PlnPCA

class pyPLNmodels.PlnPCA(endog: Tensor | ndarray | DataFrame, *, exog: Tensor | ndarray | DataFrame | None = None, offsets: Tensor | ndarray | DataFrame | None = None, offsets_formula: str = 'logsum', rank: int = 5, dict_initialization: Dict[str, Tensor] | None = None, take_log_offsets: bool = False, add_const: bool = True)

Bases: _model

PlnPCA object where the covariance has low rank.

Examples

>>> from pyPLNmodels import PlnPCA, get_real_count_data, get_simulation_parameters, sample_pln
>>> endog, labels = get_real_count_data(return_labels = True)
>>> data = {"endog": endog}
>>> pca = PlnPCA.from_formula("endog ~ 1", data = data, rank = 5)
>>> pca.fit()
>>> print(pca)
>>> pca.viz(colors = labels)
>>> plnparam = get_simulation_parameters(n_samples =100, dim = 60, nb_cov = 2, rank = 8)
>>> endog = sample_pln(plnparam)
>>> data = {"endog": endog, "cov": plnparam.exog, "offsets": plnparam.offsets}
>>> plnpca = PlnPCA.from_formula("endog ~ 0 + cov", data = data, rank = 5)
>>> plnpca.fit()
>>> print(plnpca)

See also

pyPLNmodels.Pln

property AIC

Property representing the Akaike Information Criterion (AIC).

_Available data:_
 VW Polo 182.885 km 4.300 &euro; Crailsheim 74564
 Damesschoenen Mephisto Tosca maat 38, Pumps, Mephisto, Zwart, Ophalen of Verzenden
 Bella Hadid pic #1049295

==

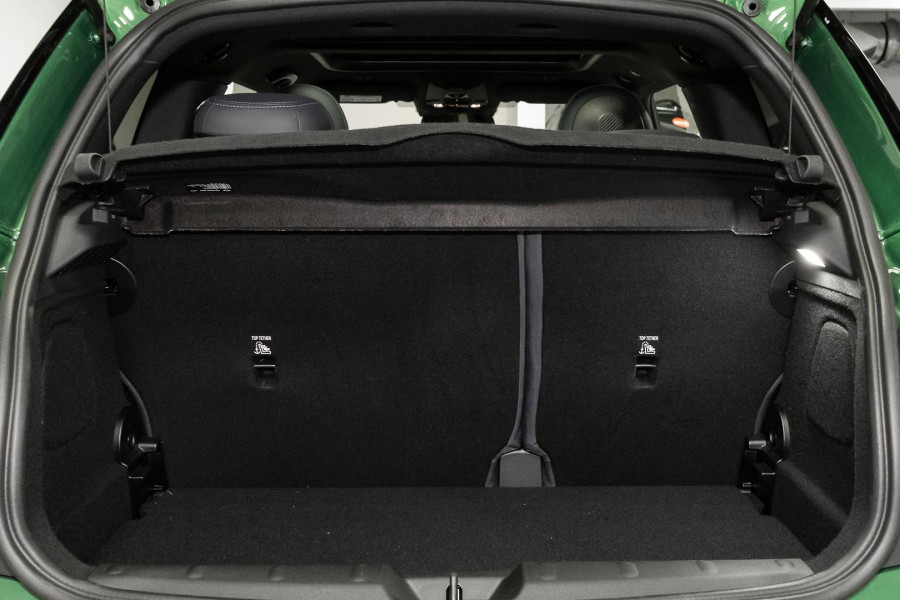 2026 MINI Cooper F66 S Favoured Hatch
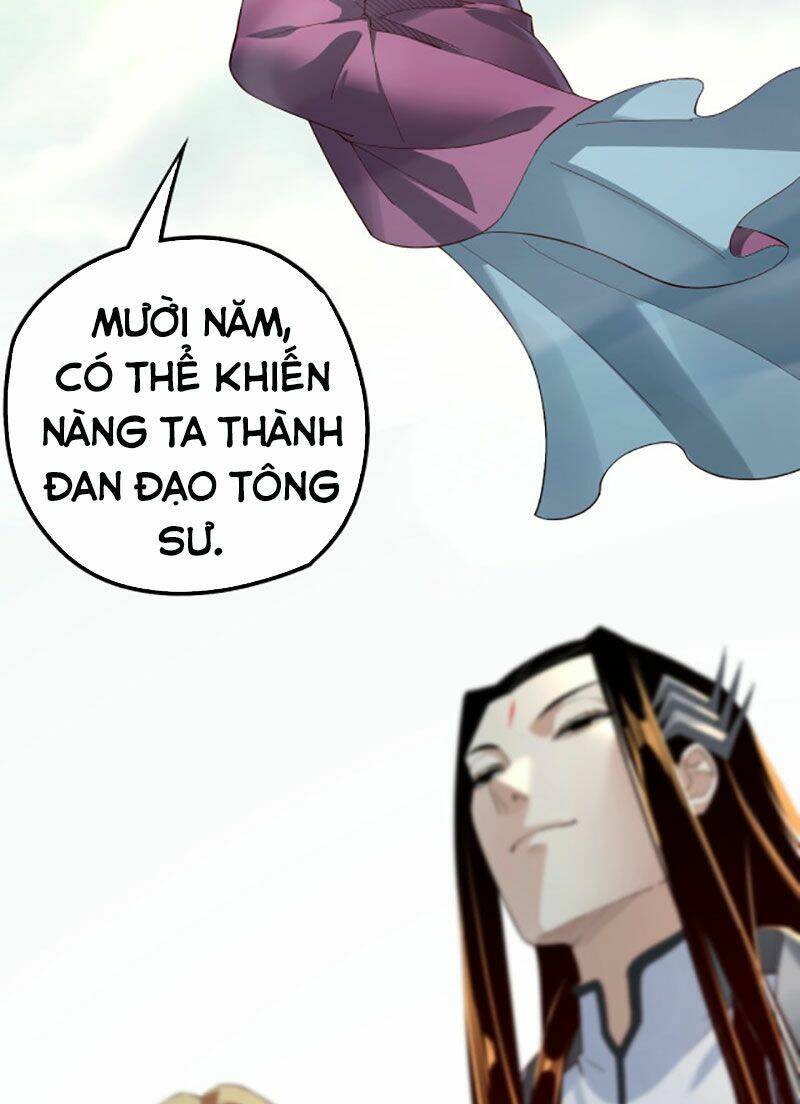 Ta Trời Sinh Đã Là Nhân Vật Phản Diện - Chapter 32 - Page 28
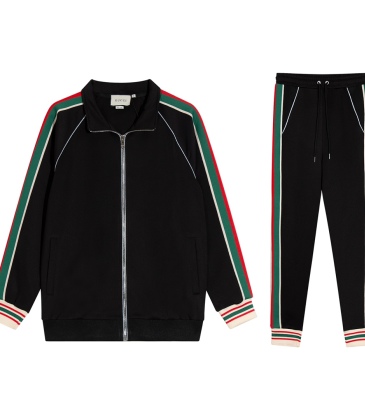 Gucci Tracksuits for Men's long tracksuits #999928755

--

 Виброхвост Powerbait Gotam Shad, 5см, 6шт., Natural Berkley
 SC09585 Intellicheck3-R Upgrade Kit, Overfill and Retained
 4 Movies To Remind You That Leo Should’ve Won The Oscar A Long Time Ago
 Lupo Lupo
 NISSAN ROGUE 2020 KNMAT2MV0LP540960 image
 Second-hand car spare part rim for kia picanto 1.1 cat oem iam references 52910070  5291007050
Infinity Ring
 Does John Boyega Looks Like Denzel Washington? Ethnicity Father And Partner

_Task 1:_
Decide whether each statement agrees with the PlnPCA documentation. Answer yes or no for each, and quote the words from the documentation that settle it.
(a) The rank parameter defaults to 5.
(b) A PlnPCA object has a covariance of full rank.
(c) The take_log_offsets parameter defaults to True.
_Task 2:_
Write out the entries from the one that contains "VW Polo 182.885" through the one that contains "Bella Hadid pic #1049295", including both.

_Written reply 1:_
(a) Yes: "rank: int = 5"
(b) No: "PlnPCA object where the covariance has low rank."
(c) No: "take_log_offsets: bool = False"

_Written reply 2:_
 VW Polo 182.885 km 4.300 &euro; Crailsheim 74564
 Damesschoenen Mephisto Tosca maat 38, Pumps, Mephisto, Zwart, Ophalen of Verzenden
 Bella Hadid pic #1049295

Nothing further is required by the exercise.